Using Claude with MCP

If you’re on Claude Desktop, the cleanest setup is an MCP (Model Context Protocol) server that proxies the Abilities API. A minimal config wrapping curl calls — or a WordPress MCP server that auto-generates tools from list-abilities — both work. Once connected, you can literally type:

“Find all posts using the accordion block, add a new item titled ‘Refund policy’ with this text, and set the heading color to our brand blue.”

Claude chains find-blocksadd-accordion-itemupdate-block (once per post), and reports back with the posts it touched. It’s the closest thing WordPress has ever had to natural-language authoring.

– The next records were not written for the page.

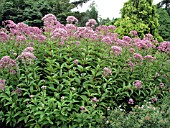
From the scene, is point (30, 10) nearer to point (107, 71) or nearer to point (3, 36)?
point (3, 36)

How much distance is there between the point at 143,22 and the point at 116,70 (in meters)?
3.57

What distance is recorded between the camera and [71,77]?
422 centimetres

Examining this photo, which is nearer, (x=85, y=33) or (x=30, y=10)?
(x=85, y=33)

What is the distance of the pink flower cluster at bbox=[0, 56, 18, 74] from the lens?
3.84 m

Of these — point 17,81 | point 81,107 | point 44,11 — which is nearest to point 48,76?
point 17,81

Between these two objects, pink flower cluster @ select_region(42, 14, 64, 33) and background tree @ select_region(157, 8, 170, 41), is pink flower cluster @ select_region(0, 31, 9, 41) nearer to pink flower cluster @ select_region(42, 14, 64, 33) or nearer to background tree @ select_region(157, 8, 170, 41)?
pink flower cluster @ select_region(42, 14, 64, 33)

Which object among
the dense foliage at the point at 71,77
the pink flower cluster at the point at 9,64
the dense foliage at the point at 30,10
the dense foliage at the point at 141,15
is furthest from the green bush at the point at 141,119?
the dense foliage at the point at 30,10

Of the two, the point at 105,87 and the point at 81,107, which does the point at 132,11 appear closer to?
the point at 105,87

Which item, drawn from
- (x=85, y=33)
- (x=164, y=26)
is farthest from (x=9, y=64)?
(x=164, y=26)

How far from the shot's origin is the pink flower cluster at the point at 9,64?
3839 millimetres

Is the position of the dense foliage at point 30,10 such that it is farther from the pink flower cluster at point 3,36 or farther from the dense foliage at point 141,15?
the pink flower cluster at point 3,36

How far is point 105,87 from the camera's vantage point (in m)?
4.13

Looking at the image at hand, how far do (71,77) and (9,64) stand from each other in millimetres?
867

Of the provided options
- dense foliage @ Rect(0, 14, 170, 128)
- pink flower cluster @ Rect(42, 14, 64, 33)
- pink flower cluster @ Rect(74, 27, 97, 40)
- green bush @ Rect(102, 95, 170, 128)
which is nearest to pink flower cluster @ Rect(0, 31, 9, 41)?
dense foliage @ Rect(0, 14, 170, 128)
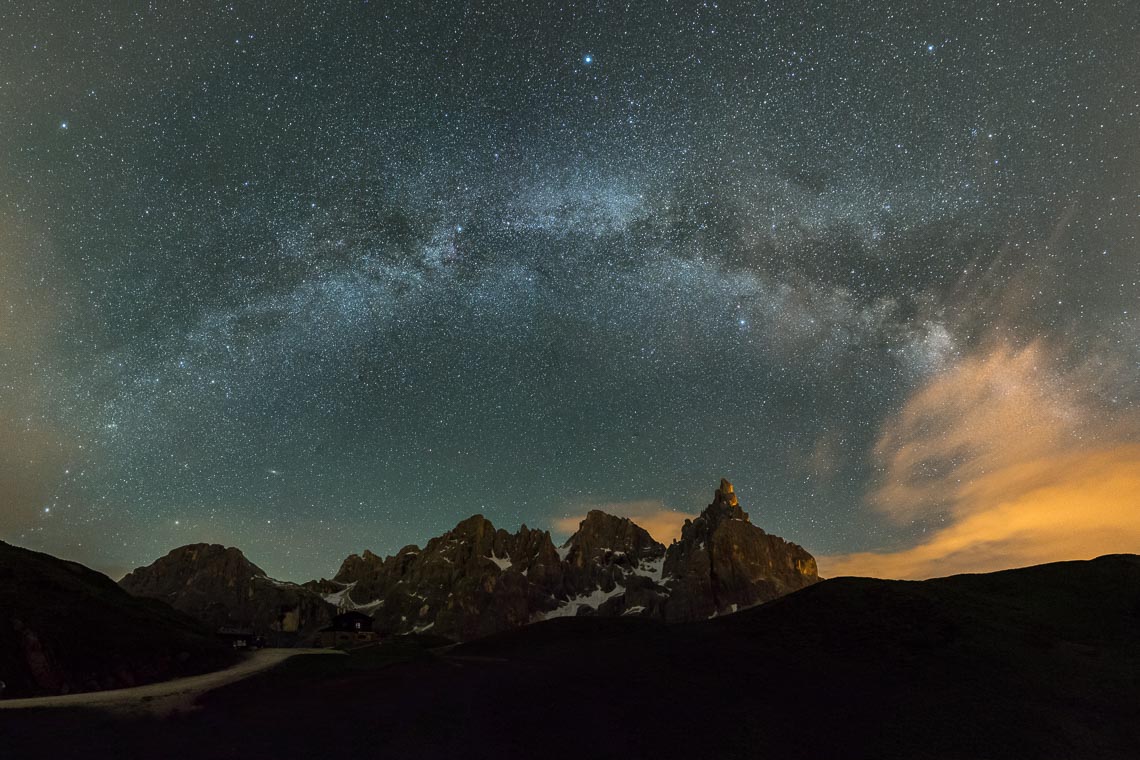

The one caveat: validation warnings

Because block save functions live in JavaScript and the Abilities API executes in PHP, blocks inserted via REST won’t have their final rendered HTML until the post is opened and saved in the editor. You’ll see “Unexpected or invalid content” warnings with “Attempt Recovery” buttons — this is cosmetic. The frontend renders correctly, and saving the post once clears every warning at once. For fully automated workflows where no human ever opens the editor, the frontend remains perfectly valid.

Where this goes next

The Abilities API is early, but the direction is clear: WordPress is becoming an agent-operable CMS. Template abilities (save and load pre-designed layouts) and a dedicated DesignSetGo MCP server are both on the roadmap. In the meantime, everything you need to build pages with an LLM today is already live in DesignSetGo 2.x.

Pick an LLM you like, generate an Application Password, and start with list-abilities. The rest is just prompting.